- [Aim of the task]: Transcribe word for word the section of the records below that opens with the line containing "Global Edition 12e" and closes with the line containing "ระทึก! ไฟไหม้รถแท็กซี่ วอดทั้งคัน"; drop every picture.

**** Source records ****

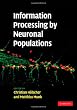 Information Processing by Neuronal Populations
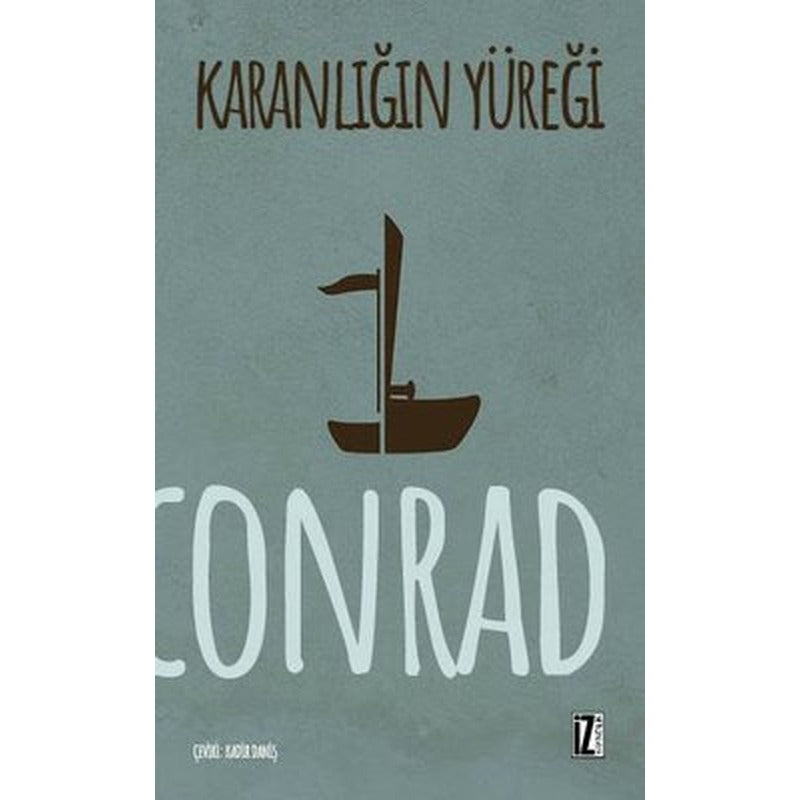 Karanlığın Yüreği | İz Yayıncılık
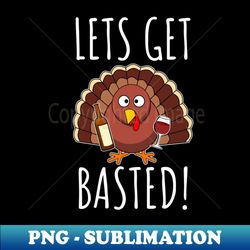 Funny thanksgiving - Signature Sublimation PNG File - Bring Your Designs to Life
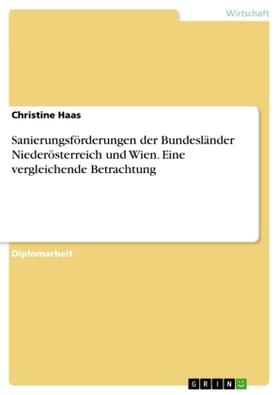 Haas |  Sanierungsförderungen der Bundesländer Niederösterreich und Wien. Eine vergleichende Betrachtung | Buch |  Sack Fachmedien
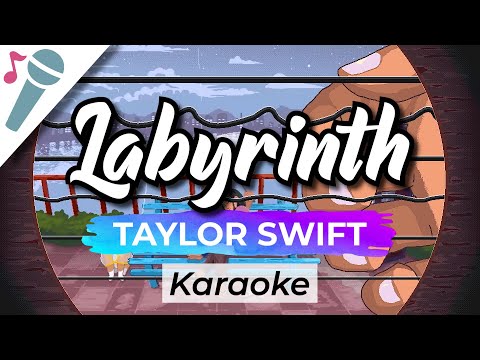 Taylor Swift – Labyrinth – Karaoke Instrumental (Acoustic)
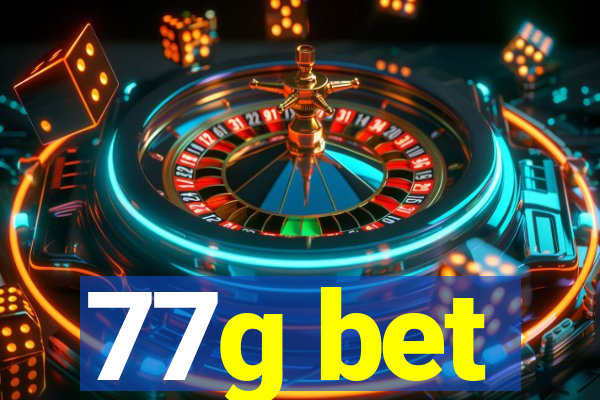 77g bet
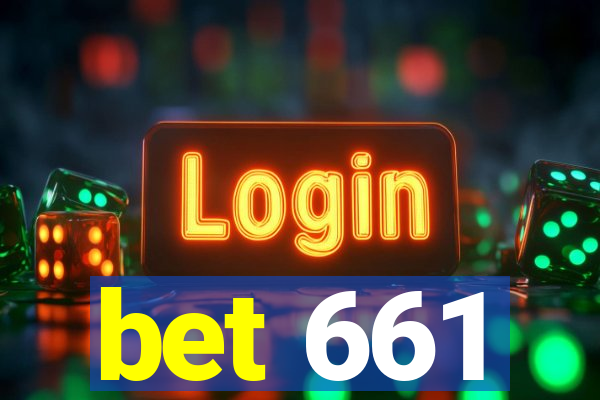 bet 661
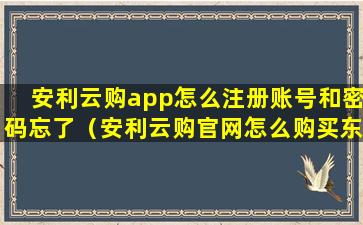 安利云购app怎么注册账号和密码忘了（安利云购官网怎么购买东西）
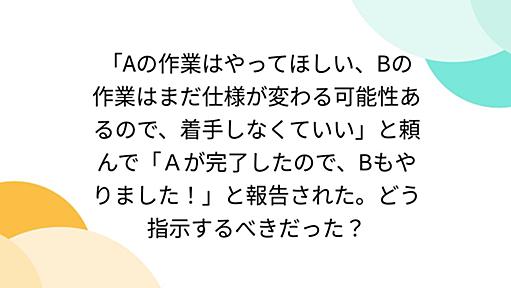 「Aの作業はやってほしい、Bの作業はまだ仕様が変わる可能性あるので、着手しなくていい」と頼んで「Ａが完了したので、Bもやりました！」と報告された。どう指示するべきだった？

****
**** Source records ****

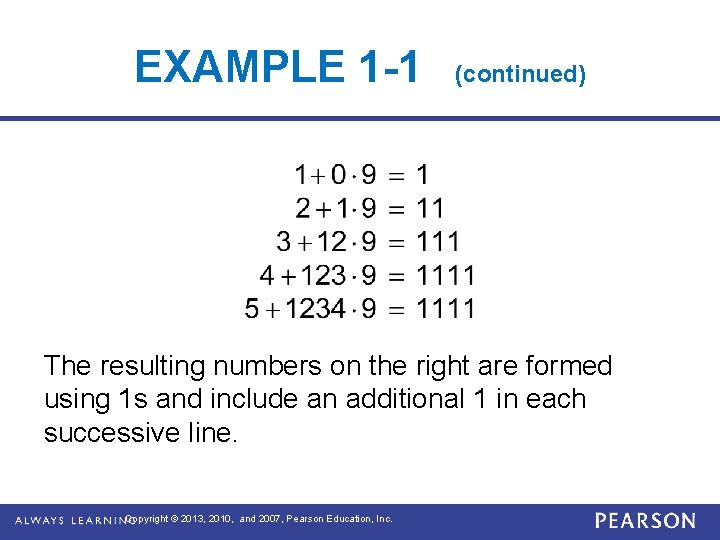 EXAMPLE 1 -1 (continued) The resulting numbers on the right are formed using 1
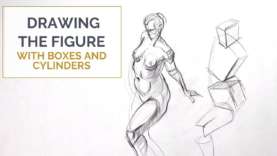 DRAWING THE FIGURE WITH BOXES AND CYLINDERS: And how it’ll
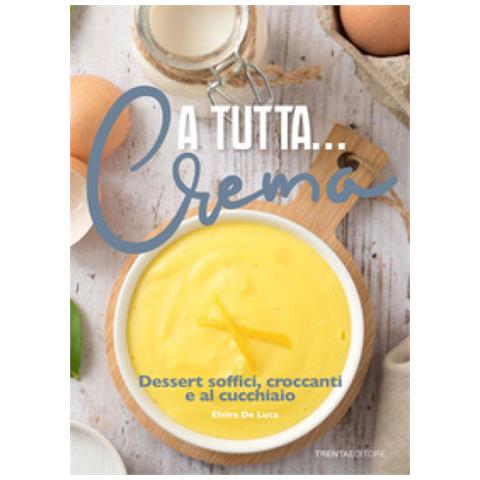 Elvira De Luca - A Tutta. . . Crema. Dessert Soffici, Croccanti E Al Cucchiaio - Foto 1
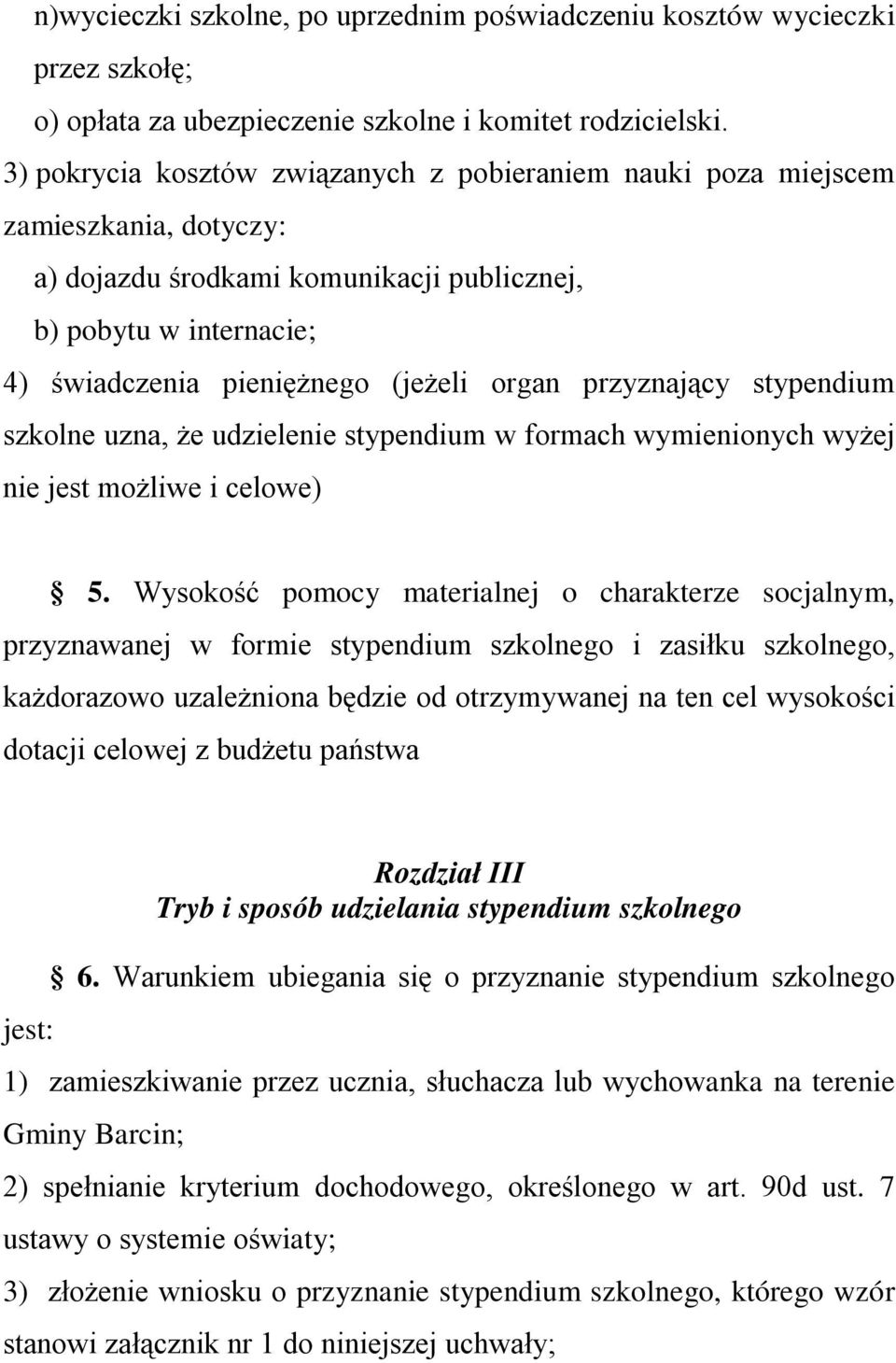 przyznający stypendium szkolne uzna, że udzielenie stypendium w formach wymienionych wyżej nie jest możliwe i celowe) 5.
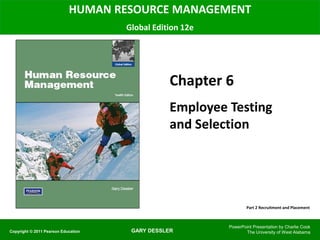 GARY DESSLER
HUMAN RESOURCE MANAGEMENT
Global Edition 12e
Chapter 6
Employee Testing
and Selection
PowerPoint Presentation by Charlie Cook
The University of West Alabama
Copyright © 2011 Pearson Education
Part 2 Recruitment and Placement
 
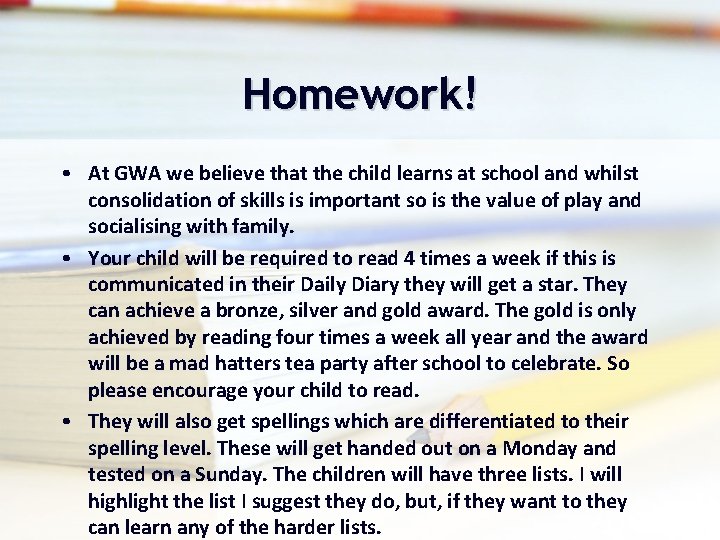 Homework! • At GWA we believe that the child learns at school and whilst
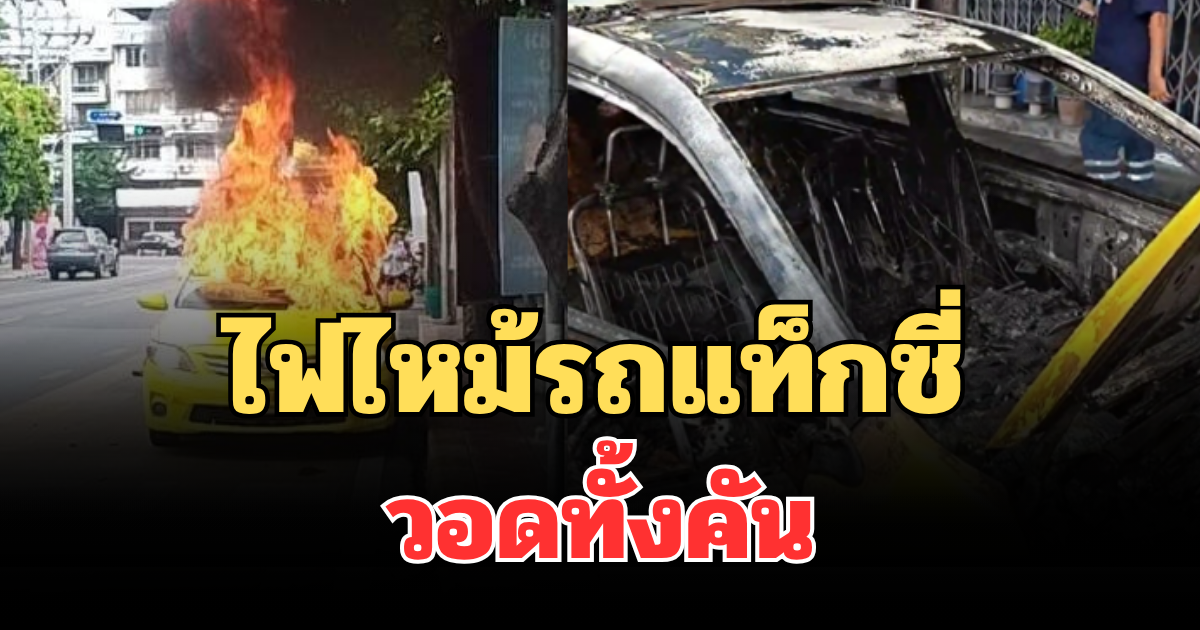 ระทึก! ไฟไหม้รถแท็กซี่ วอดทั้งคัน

****

- [Solution below]:
Global Edition 12e
Chapter 6
Employee Testing
and Selection
PowerPoint Presentation by Charlie Cook
The University of West Alabama
Copyright © 2011 Pearson Education
Part 2 Recruitment and Placement
 
 Homework! • At GWA we believe that the child learns at school and whilst
 ระทึก! ไฟไหม้รถแท็กซี่ วอดทั้งคัน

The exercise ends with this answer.